Until now, the Oncological Care professorship was a modest professorship, but with the appointment of Joke, there is room for expansion. “The question then is: where do we start?”, she says. “Oncological care is such a large area of ​​research! Just because of the different types of tumors and different types of patients, there is a multitude of focus areas. In addition, you can focus on palliative care, preventive care, aftercare, informal care: the possibilities are endless. That is why I will mainly have conversations in the field during my initial period: what do you need? And how can we do as much as possible for the patient together? Because that’s what I love about research at professorship level: if the research results are good, you can implement them right away.”

Good aftercare starts in the hospital

Of course, Joke will bring the experience and expertise she gained earlier to the professorship. “At Nivel, my focus area was the aftercare and follow-up of patients with cancer. Our research showed that after successful treatment, people are much more likely to visit their GP, up to 15 years after diagnosis. I find that fascinating. First of all: how come? And of course: how can we counteract and even prevent this? At Nivel, we examined what GPs are already doing to support this group and what else they can do for their patients. But good aftercare starts in the hospital, of course. That is why I now want to shed more light on the aftercare and control processes of specialist care. How can it contribute to faster reintegration and better overall health after active treatment? I personally think that the answer lies in better matching the wishes and needs of the patient, as well as the risk that a patient runs of cancer recurrence or of the late effects of cancer. So a more personal approach, with more attention to specific care needs.”
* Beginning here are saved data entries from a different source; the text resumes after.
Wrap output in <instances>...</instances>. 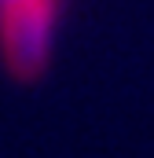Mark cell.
I'll list each match as a JSON object with an SVG mask.
<instances>
[{
    "label": "cell",
    "mask_w": 154,
    "mask_h": 158,
    "mask_svg": "<svg viewBox=\"0 0 154 158\" xmlns=\"http://www.w3.org/2000/svg\"><path fill=\"white\" fill-rule=\"evenodd\" d=\"M63 0H0V59L15 81H37L51 59Z\"/></svg>",
    "instance_id": "cell-1"
}]
</instances>
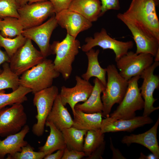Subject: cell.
I'll return each instance as SVG.
<instances>
[{
	"instance_id": "7c38bea8",
	"label": "cell",
	"mask_w": 159,
	"mask_h": 159,
	"mask_svg": "<svg viewBox=\"0 0 159 159\" xmlns=\"http://www.w3.org/2000/svg\"><path fill=\"white\" fill-rule=\"evenodd\" d=\"M58 24L55 16L52 15L44 23L24 29L21 34L35 42L44 58L52 54L49 44L52 33Z\"/></svg>"
},
{
	"instance_id": "3957f363",
	"label": "cell",
	"mask_w": 159,
	"mask_h": 159,
	"mask_svg": "<svg viewBox=\"0 0 159 159\" xmlns=\"http://www.w3.org/2000/svg\"><path fill=\"white\" fill-rule=\"evenodd\" d=\"M80 48V42L68 34L62 41H54L50 44L52 54L56 55L53 62L54 68L65 80L71 75L72 64Z\"/></svg>"
},
{
	"instance_id": "ba28073f",
	"label": "cell",
	"mask_w": 159,
	"mask_h": 159,
	"mask_svg": "<svg viewBox=\"0 0 159 159\" xmlns=\"http://www.w3.org/2000/svg\"><path fill=\"white\" fill-rule=\"evenodd\" d=\"M29 39L10 58L9 67L11 71L18 76L36 65L45 58L40 51L33 45Z\"/></svg>"
},
{
	"instance_id": "d6986e66",
	"label": "cell",
	"mask_w": 159,
	"mask_h": 159,
	"mask_svg": "<svg viewBox=\"0 0 159 159\" xmlns=\"http://www.w3.org/2000/svg\"><path fill=\"white\" fill-rule=\"evenodd\" d=\"M27 125H25L19 132L6 136L3 140H0V159L7 155L21 152L22 148L28 143L24 138L29 130Z\"/></svg>"
},
{
	"instance_id": "cb8c5ba5",
	"label": "cell",
	"mask_w": 159,
	"mask_h": 159,
	"mask_svg": "<svg viewBox=\"0 0 159 159\" xmlns=\"http://www.w3.org/2000/svg\"><path fill=\"white\" fill-rule=\"evenodd\" d=\"M99 53V49L95 50L93 48L85 52L88 60V67L86 72L82 75L81 77L88 81L91 77H95L105 87L107 82L106 68H102L98 60Z\"/></svg>"
},
{
	"instance_id": "836d02e7",
	"label": "cell",
	"mask_w": 159,
	"mask_h": 159,
	"mask_svg": "<svg viewBox=\"0 0 159 159\" xmlns=\"http://www.w3.org/2000/svg\"><path fill=\"white\" fill-rule=\"evenodd\" d=\"M101 11L100 17L110 10H118L120 9L119 0H100Z\"/></svg>"
},
{
	"instance_id": "6da1fadb",
	"label": "cell",
	"mask_w": 159,
	"mask_h": 159,
	"mask_svg": "<svg viewBox=\"0 0 159 159\" xmlns=\"http://www.w3.org/2000/svg\"><path fill=\"white\" fill-rule=\"evenodd\" d=\"M158 0H132L124 16L150 36L159 40V21L156 7Z\"/></svg>"
},
{
	"instance_id": "60d3db41",
	"label": "cell",
	"mask_w": 159,
	"mask_h": 159,
	"mask_svg": "<svg viewBox=\"0 0 159 159\" xmlns=\"http://www.w3.org/2000/svg\"><path fill=\"white\" fill-rule=\"evenodd\" d=\"M19 8L26 4H30L35 2L47 0H15Z\"/></svg>"
},
{
	"instance_id": "d590c367",
	"label": "cell",
	"mask_w": 159,
	"mask_h": 159,
	"mask_svg": "<svg viewBox=\"0 0 159 159\" xmlns=\"http://www.w3.org/2000/svg\"><path fill=\"white\" fill-rule=\"evenodd\" d=\"M85 156L83 151L70 150L66 148L61 159H81Z\"/></svg>"
},
{
	"instance_id": "e0dca14e",
	"label": "cell",
	"mask_w": 159,
	"mask_h": 159,
	"mask_svg": "<svg viewBox=\"0 0 159 159\" xmlns=\"http://www.w3.org/2000/svg\"><path fill=\"white\" fill-rule=\"evenodd\" d=\"M153 122L149 116H135L127 119H113L110 117L102 119L100 131L102 133L120 131L130 132L144 125Z\"/></svg>"
},
{
	"instance_id": "7402d4cb",
	"label": "cell",
	"mask_w": 159,
	"mask_h": 159,
	"mask_svg": "<svg viewBox=\"0 0 159 159\" xmlns=\"http://www.w3.org/2000/svg\"><path fill=\"white\" fill-rule=\"evenodd\" d=\"M68 9L92 22L100 17L101 4L100 0H73Z\"/></svg>"
},
{
	"instance_id": "d4e9b609",
	"label": "cell",
	"mask_w": 159,
	"mask_h": 159,
	"mask_svg": "<svg viewBox=\"0 0 159 159\" xmlns=\"http://www.w3.org/2000/svg\"><path fill=\"white\" fill-rule=\"evenodd\" d=\"M45 125L49 128L50 133L45 144L39 148V151L47 155L58 150L65 149L66 145L62 131L51 122L46 121Z\"/></svg>"
},
{
	"instance_id": "83f0119b",
	"label": "cell",
	"mask_w": 159,
	"mask_h": 159,
	"mask_svg": "<svg viewBox=\"0 0 159 159\" xmlns=\"http://www.w3.org/2000/svg\"><path fill=\"white\" fill-rule=\"evenodd\" d=\"M0 20V33L3 37L10 38L21 34L24 29L19 19L6 17Z\"/></svg>"
},
{
	"instance_id": "f1b7e54d",
	"label": "cell",
	"mask_w": 159,
	"mask_h": 159,
	"mask_svg": "<svg viewBox=\"0 0 159 159\" xmlns=\"http://www.w3.org/2000/svg\"><path fill=\"white\" fill-rule=\"evenodd\" d=\"M84 140L83 151L85 156H89L104 141V134L100 129L87 131Z\"/></svg>"
},
{
	"instance_id": "7bdbcfd3",
	"label": "cell",
	"mask_w": 159,
	"mask_h": 159,
	"mask_svg": "<svg viewBox=\"0 0 159 159\" xmlns=\"http://www.w3.org/2000/svg\"><path fill=\"white\" fill-rule=\"evenodd\" d=\"M155 58L154 61L155 62H158L159 61V49L158 50L155 56Z\"/></svg>"
},
{
	"instance_id": "603a6c76",
	"label": "cell",
	"mask_w": 159,
	"mask_h": 159,
	"mask_svg": "<svg viewBox=\"0 0 159 159\" xmlns=\"http://www.w3.org/2000/svg\"><path fill=\"white\" fill-rule=\"evenodd\" d=\"M75 109L72 127L87 131L100 129L102 120V112L88 113Z\"/></svg>"
},
{
	"instance_id": "277c9868",
	"label": "cell",
	"mask_w": 159,
	"mask_h": 159,
	"mask_svg": "<svg viewBox=\"0 0 159 159\" xmlns=\"http://www.w3.org/2000/svg\"><path fill=\"white\" fill-rule=\"evenodd\" d=\"M106 70L107 81L101 99L103 106L102 116L107 117L110 116L114 105L119 104L122 101L128 87V81L121 75L114 64L108 65Z\"/></svg>"
},
{
	"instance_id": "484cf974",
	"label": "cell",
	"mask_w": 159,
	"mask_h": 159,
	"mask_svg": "<svg viewBox=\"0 0 159 159\" xmlns=\"http://www.w3.org/2000/svg\"><path fill=\"white\" fill-rule=\"evenodd\" d=\"M62 131L66 145V148L83 151L84 137L87 131L79 130L72 127L63 129Z\"/></svg>"
},
{
	"instance_id": "ac0fdd59",
	"label": "cell",
	"mask_w": 159,
	"mask_h": 159,
	"mask_svg": "<svg viewBox=\"0 0 159 159\" xmlns=\"http://www.w3.org/2000/svg\"><path fill=\"white\" fill-rule=\"evenodd\" d=\"M159 124L158 117L154 125L149 130L142 133L125 135L121 142L127 146L136 143L140 144L149 149L156 157L159 158V147L157 139V129Z\"/></svg>"
},
{
	"instance_id": "ab89813d",
	"label": "cell",
	"mask_w": 159,
	"mask_h": 159,
	"mask_svg": "<svg viewBox=\"0 0 159 159\" xmlns=\"http://www.w3.org/2000/svg\"><path fill=\"white\" fill-rule=\"evenodd\" d=\"M10 58L5 51H3L0 47V74L2 70L1 69V66L5 62L9 63Z\"/></svg>"
},
{
	"instance_id": "9a60e30c",
	"label": "cell",
	"mask_w": 159,
	"mask_h": 159,
	"mask_svg": "<svg viewBox=\"0 0 159 159\" xmlns=\"http://www.w3.org/2000/svg\"><path fill=\"white\" fill-rule=\"evenodd\" d=\"M131 32L136 46L135 53L150 54L155 57L159 49V40L147 34L140 27L125 17L122 13L117 15Z\"/></svg>"
},
{
	"instance_id": "74e56055",
	"label": "cell",
	"mask_w": 159,
	"mask_h": 159,
	"mask_svg": "<svg viewBox=\"0 0 159 159\" xmlns=\"http://www.w3.org/2000/svg\"><path fill=\"white\" fill-rule=\"evenodd\" d=\"M110 149L112 152V159H126L122 154L121 152L118 149L115 148L112 142L111 138H110Z\"/></svg>"
},
{
	"instance_id": "1f68e13d",
	"label": "cell",
	"mask_w": 159,
	"mask_h": 159,
	"mask_svg": "<svg viewBox=\"0 0 159 159\" xmlns=\"http://www.w3.org/2000/svg\"><path fill=\"white\" fill-rule=\"evenodd\" d=\"M34 148L28 144L22 148L21 152L8 155L7 159H42L46 156L42 152H36Z\"/></svg>"
},
{
	"instance_id": "d6a6232c",
	"label": "cell",
	"mask_w": 159,
	"mask_h": 159,
	"mask_svg": "<svg viewBox=\"0 0 159 159\" xmlns=\"http://www.w3.org/2000/svg\"><path fill=\"white\" fill-rule=\"evenodd\" d=\"M18 8L15 0H0V18L12 17L19 19Z\"/></svg>"
},
{
	"instance_id": "ffe728a7",
	"label": "cell",
	"mask_w": 159,
	"mask_h": 159,
	"mask_svg": "<svg viewBox=\"0 0 159 159\" xmlns=\"http://www.w3.org/2000/svg\"><path fill=\"white\" fill-rule=\"evenodd\" d=\"M65 106L62 103L59 94L46 120L61 131L64 129L72 127L73 124V120Z\"/></svg>"
},
{
	"instance_id": "4fadbf2b",
	"label": "cell",
	"mask_w": 159,
	"mask_h": 159,
	"mask_svg": "<svg viewBox=\"0 0 159 159\" xmlns=\"http://www.w3.org/2000/svg\"><path fill=\"white\" fill-rule=\"evenodd\" d=\"M159 62H155L146 69L140 76L143 79L142 84L140 88L141 96L144 101L143 115L149 116L153 111L159 109L154 107L153 104L157 100L153 97L154 90L158 89L159 77L154 74L155 69L159 66Z\"/></svg>"
},
{
	"instance_id": "7a4b0ae2",
	"label": "cell",
	"mask_w": 159,
	"mask_h": 159,
	"mask_svg": "<svg viewBox=\"0 0 159 159\" xmlns=\"http://www.w3.org/2000/svg\"><path fill=\"white\" fill-rule=\"evenodd\" d=\"M60 74L55 69L53 61L45 58L21 75L19 85L30 89L34 94L52 86L54 80Z\"/></svg>"
},
{
	"instance_id": "e575fe53",
	"label": "cell",
	"mask_w": 159,
	"mask_h": 159,
	"mask_svg": "<svg viewBox=\"0 0 159 159\" xmlns=\"http://www.w3.org/2000/svg\"><path fill=\"white\" fill-rule=\"evenodd\" d=\"M52 4L54 8L55 13L68 9L73 0H48Z\"/></svg>"
},
{
	"instance_id": "8d00e7d4",
	"label": "cell",
	"mask_w": 159,
	"mask_h": 159,
	"mask_svg": "<svg viewBox=\"0 0 159 159\" xmlns=\"http://www.w3.org/2000/svg\"><path fill=\"white\" fill-rule=\"evenodd\" d=\"M105 141L100 146L97 148L86 159H103V155L105 148Z\"/></svg>"
},
{
	"instance_id": "f546056e",
	"label": "cell",
	"mask_w": 159,
	"mask_h": 159,
	"mask_svg": "<svg viewBox=\"0 0 159 159\" xmlns=\"http://www.w3.org/2000/svg\"><path fill=\"white\" fill-rule=\"evenodd\" d=\"M2 71L0 74V90L10 88L12 91L19 86V76L13 72L10 68L9 63L2 64Z\"/></svg>"
},
{
	"instance_id": "30bf717a",
	"label": "cell",
	"mask_w": 159,
	"mask_h": 159,
	"mask_svg": "<svg viewBox=\"0 0 159 159\" xmlns=\"http://www.w3.org/2000/svg\"><path fill=\"white\" fill-rule=\"evenodd\" d=\"M154 61L153 57L150 54H137L130 51L115 62L120 74L128 81L133 77L140 76L143 72L152 64Z\"/></svg>"
},
{
	"instance_id": "8992f818",
	"label": "cell",
	"mask_w": 159,
	"mask_h": 159,
	"mask_svg": "<svg viewBox=\"0 0 159 159\" xmlns=\"http://www.w3.org/2000/svg\"><path fill=\"white\" fill-rule=\"evenodd\" d=\"M59 94L58 87L53 85L34 94L33 102L37 109V122L33 125L32 130L36 136L40 137L43 134L47 119Z\"/></svg>"
},
{
	"instance_id": "4316f807",
	"label": "cell",
	"mask_w": 159,
	"mask_h": 159,
	"mask_svg": "<svg viewBox=\"0 0 159 159\" xmlns=\"http://www.w3.org/2000/svg\"><path fill=\"white\" fill-rule=\"evenodd\" d=\"M32 92L28 88L19 86L15 90L11 93H5L4 90H0V110L7 105L21 103L27 100L26 95Z\"/></svg>"
},
{
	"instance_id": "f35d334b",
	"label": "cell",
	"mask_w": 159,
	"mask_h": 159,
	"mask_svg": "<svg viewBox=\"0 0 159 159\" xmlns=\"http://www.w3.org/2000/svg\"><path fill=\"white\" fill-rule=\"evenodd\" d=\"M64 149L58 150L57 152L54 153L46 155L44 159H61L64 154Z\"/></svg>"
},
{
	"instance_id": "44dd1931",
	"label": "cell",
	"mask_w": 159,
	"mask_h": 159,
	"mask_svg": "<svg viewBox=\"0 0 159 159\" xmlns=\"http://www.w3.org/2000/svg\"><path fill=\"white\" fill-rule=\"evenodd\" d=\"M93 81L94 85L90 95L83 103L77 104L75 109L88 113L102 112L103 106L101 94L105 87L97 78Z\"/></svg>"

Collaboration with other professorships

Joke has the next 6 years to put the Oncological Care professorship firmly on the map, for example by expanding the partnerships. “I’m really looking forward to it,” she says enthusiastically. “A more multidisciplinary approach is desirable in various care areas, for example in palliative care. Collaboration and learning from each other is also very important in preventive care. That is why I am opting for a joint approach with other lectorates. After all, healthy habits such as getting enough sleep, exercising more and eating healthier reduce the risk of all kinds of chronic conditions. Not only the risk of cancer, but also of cardiovascular disease, diabetes, you name it. Of course, each field has its own specific characteristics, but I think we can serve each other well with research into prevention.”